* Dollar index hovers near post-payrolls 7-month peak
* Euro pressured by rising ECB rate cut risk
* Treasury/Bund spread eyed for further euro losses
By Anirban Nag
LONDON, Nov 10 (Reuters) – The dollar inched up towards a seven-month peak against a basket of major currencies on Tuesday, bolstered by widening rate differentials in favour of U.S. Treasuries on expectations the Federal Reserve will raise interest rates next month.
The dollar index rose 0.1 percent to 99.072, moving back toward Friday’s peak of 99.345, a high not seen since mid-April. Against the yen, the dollar was buying 123.35 yen , up 0.2 percent on the day and nor far from the previous day’s 2-1/2-month high of 123.60.
The euro traded at $1.0750, not far from Friday’s seven-month low of $1.07045, having lost 2.3 percent so far this month.
Analysts said a widening spread between 10-year Treasuries and German Bunds, currently at 167 basis points, was likely to underpin the dollar and keep the euro on the defensive.
The single currency had briefly come under pressure on Monday after four governing council members said a consensus is forming at the European Central Bank to take one of its benchmark interest rates deeper into negative territory in December.
“If the Treasury/Bund spread rises above 170 basis points, we could see some more fragility in the euro,” said Jeremy Stretch, head of currency strategy at CIBC World Markets. “Until it stays below $1.0820, the path of least resistance for the euro will be to the downside.”

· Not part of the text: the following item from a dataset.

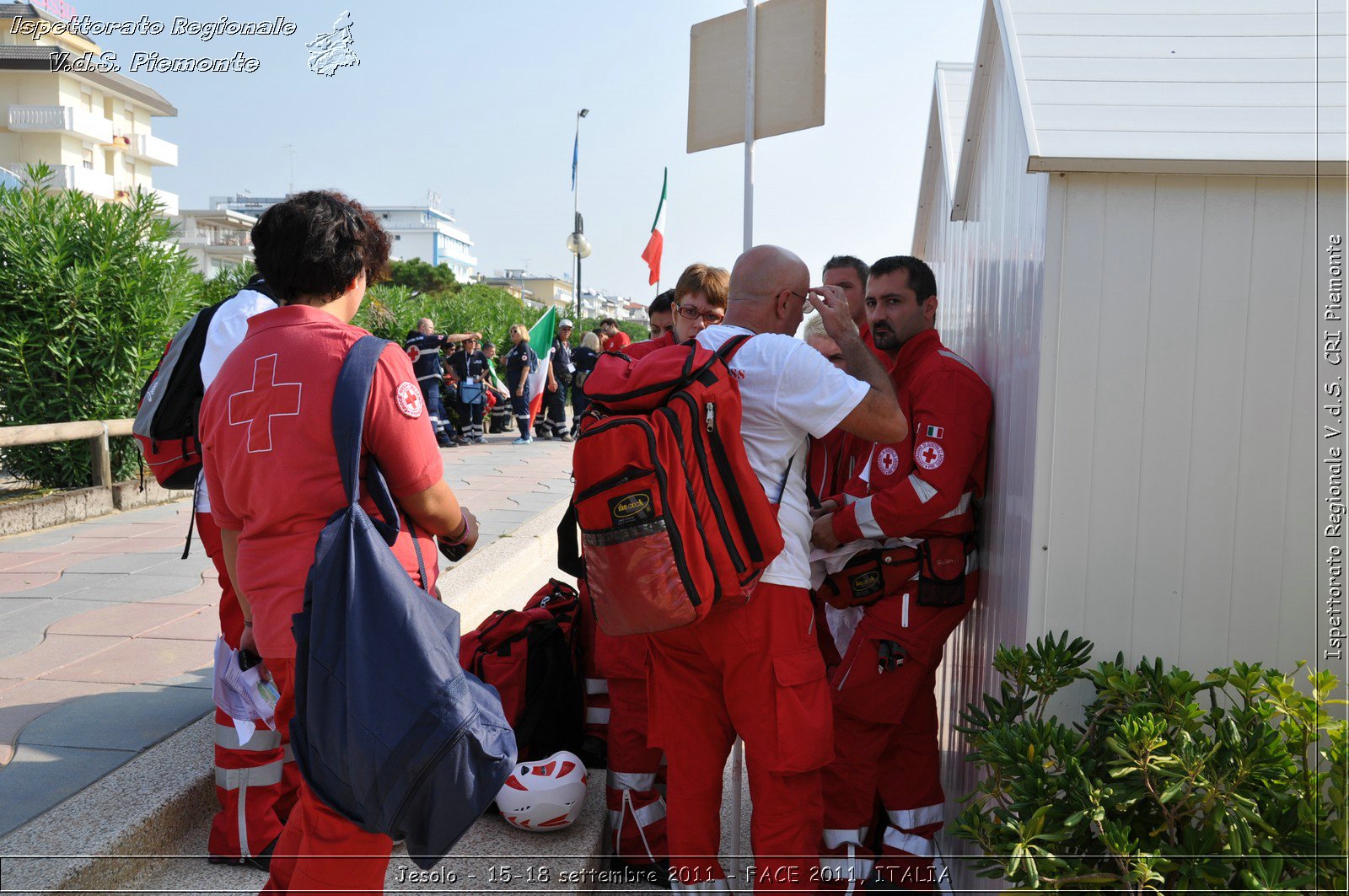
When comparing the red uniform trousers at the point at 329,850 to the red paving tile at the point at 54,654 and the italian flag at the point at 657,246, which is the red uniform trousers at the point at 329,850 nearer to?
the red paving tile at the point at 54,654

Traders will eye comments from Bundesbank chief Jens Weidmann, one of hawks on the ECB governing council, as he speaks for the first time since the central bank hinted at more policy easing.

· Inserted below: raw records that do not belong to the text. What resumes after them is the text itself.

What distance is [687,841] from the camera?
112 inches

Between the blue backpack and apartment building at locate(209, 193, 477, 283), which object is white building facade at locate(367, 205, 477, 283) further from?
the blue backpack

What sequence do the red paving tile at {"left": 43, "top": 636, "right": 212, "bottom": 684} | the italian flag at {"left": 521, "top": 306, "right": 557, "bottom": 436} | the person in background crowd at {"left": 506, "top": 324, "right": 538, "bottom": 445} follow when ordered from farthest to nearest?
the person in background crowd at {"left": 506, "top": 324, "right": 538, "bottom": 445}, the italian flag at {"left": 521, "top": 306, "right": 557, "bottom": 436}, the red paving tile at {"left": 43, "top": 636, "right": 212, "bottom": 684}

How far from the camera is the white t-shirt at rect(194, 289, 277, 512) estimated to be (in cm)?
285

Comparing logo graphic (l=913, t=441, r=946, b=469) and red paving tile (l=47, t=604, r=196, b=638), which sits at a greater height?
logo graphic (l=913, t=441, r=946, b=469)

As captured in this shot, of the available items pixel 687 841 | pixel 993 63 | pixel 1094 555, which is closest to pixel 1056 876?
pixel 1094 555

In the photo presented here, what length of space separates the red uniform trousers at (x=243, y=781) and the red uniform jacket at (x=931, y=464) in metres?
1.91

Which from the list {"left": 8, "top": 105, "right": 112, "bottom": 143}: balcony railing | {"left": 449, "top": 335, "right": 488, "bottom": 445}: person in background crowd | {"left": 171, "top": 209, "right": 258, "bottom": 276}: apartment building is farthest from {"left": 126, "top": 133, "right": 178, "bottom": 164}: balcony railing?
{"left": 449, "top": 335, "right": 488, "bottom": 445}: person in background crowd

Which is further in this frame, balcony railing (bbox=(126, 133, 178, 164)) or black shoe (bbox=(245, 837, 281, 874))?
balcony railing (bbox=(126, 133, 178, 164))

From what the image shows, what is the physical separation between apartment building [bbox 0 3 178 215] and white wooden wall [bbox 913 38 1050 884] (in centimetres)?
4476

In sharp contrast to the ECB, the Fed is considered very likely to tighten U.S. monetary policy in December for the first time in nearly a decade, following Friday’s robust jobs data.
Even Eric Rosengren, the dovish president of the Boston Fed, pointed to December as an appropriate time to begin raising rates.
“The U.S. is out in front on its own, and everyone else is heading the other way. In that case, positioning becomes very key, if the interest-rate story is going to be centre-stage,” said Bart Wakabayashi, head of foreign exchange for State Street Global Markets in Tokyo.